Computing Cauchy Integrals in Sage Math

Question

I am relatively new to complex analysis and I am trying to write down the following integral in Sage Math:

If S(m,n), a formal power series, = (1-t^2)^m / (1-t)^n then the Cauchy integral is:

I(k) = 1/2ipi * int_o(S(m,n)t^(k+1) dt)

This is from a paper that can be found at: http://magali.bardet.free.fr/Publis/ltx43BF.pdf The contour is a circle around the origin with a radius less than 1.

The Cauchy Integral will produce the k-th coefficient of $S(n)$. I tried doing the following:

def deg_reg_Cauchy(k, n, m):
    R.<t> = PowerSeriesRing(CC, 't')
    constant_term = 1/(2*I*pi)
    s = (1-t**2)**m / (t**(k+1)*(1-t)**n)
    s1 = constant_term * s.integral()
    return s1

I realize this is probably very wrong. Does anyone have any tips on how to go about this, please?

ArithmeticError: The integral of is not a Laurent series since t^-1 has a nonzero coefficient.

Thank you!

Answer 1

You're probably going to have to parametrize your integration domain (circle, here). Or use a Cauchy residue type theorem, as here.

Here is an interesting Sage cell instance by Jason Grout and Ben Woodruff that might help you get started on how to calculate some of them; unfortunately, sometimes these integrals are very tricky to do exactly.

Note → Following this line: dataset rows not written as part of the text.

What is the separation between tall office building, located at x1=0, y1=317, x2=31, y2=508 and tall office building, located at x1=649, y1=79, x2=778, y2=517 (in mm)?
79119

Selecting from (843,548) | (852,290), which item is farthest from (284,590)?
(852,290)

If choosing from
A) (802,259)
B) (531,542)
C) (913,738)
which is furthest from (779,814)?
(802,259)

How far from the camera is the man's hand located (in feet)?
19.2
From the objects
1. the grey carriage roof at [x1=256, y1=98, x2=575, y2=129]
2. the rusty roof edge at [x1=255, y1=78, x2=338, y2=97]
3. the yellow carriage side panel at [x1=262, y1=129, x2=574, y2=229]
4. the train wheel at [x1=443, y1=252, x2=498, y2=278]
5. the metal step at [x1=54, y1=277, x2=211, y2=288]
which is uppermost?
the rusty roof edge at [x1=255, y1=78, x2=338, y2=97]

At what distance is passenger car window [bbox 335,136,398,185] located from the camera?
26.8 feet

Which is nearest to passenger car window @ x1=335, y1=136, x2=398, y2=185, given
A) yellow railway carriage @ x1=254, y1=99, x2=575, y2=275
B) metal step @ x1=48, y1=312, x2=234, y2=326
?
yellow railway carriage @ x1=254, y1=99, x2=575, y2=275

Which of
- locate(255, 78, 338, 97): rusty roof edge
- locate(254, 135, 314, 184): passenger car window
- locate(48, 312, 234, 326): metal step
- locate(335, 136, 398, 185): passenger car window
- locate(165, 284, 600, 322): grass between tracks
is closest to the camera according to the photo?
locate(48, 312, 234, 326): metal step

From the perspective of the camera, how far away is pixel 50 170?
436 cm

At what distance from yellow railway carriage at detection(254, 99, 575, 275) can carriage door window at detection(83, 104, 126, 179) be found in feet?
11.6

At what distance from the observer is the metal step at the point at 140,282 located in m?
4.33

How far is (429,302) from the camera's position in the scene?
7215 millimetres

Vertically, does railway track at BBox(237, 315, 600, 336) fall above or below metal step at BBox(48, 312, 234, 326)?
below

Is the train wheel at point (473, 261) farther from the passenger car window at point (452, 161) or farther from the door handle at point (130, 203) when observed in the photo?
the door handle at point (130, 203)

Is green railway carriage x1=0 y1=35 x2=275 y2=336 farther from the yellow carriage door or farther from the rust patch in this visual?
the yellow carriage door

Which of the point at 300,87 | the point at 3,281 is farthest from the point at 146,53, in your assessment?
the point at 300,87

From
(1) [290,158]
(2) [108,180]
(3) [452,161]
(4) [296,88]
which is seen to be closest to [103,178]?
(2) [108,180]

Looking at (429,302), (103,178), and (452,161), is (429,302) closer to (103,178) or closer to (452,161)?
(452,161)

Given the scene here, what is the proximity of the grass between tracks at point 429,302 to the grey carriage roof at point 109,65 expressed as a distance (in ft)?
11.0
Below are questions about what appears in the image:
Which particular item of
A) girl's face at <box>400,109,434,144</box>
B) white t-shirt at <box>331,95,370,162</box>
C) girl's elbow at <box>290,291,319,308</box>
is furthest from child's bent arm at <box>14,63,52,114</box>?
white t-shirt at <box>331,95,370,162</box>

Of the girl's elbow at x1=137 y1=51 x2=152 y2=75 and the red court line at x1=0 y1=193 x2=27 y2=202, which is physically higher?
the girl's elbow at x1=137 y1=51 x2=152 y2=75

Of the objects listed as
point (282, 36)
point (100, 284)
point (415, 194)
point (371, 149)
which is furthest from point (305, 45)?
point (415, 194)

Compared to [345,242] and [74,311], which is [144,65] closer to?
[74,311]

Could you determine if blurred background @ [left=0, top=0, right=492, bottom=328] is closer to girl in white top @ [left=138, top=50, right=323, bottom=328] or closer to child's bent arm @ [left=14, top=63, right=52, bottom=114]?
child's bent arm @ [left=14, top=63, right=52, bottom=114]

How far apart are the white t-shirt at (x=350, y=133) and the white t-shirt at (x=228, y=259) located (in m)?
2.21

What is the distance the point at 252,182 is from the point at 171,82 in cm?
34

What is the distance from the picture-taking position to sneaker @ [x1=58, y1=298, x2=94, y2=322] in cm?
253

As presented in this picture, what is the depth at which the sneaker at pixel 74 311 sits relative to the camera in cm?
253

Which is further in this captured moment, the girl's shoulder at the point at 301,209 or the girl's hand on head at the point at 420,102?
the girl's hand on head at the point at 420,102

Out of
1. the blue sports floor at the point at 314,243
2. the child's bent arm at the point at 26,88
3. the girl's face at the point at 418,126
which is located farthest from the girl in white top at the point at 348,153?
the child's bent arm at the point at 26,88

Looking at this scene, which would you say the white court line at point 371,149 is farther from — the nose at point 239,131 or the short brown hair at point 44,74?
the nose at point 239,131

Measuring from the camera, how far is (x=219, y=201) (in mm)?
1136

See this sage-support thread for an easier example, though I don't think in the end it fully worked because of a Maxima bug.

Relevant code:

f(x,y)=9-x^2-y^2
r(t)=(2*cos(t), 3*sin(t))
trange=(t,0,2*pi)

ds=r.diff(t).norm()
dA=f(*r(t))*ds(t)

def line_integral(integrand):
    return RR(numerical_integral(integrand, trange[1], trange[2])[0])

A = line_integral(dA)
integrate(dA, trange)

The last two lines do a numerical and exact (if possible) result, respectively.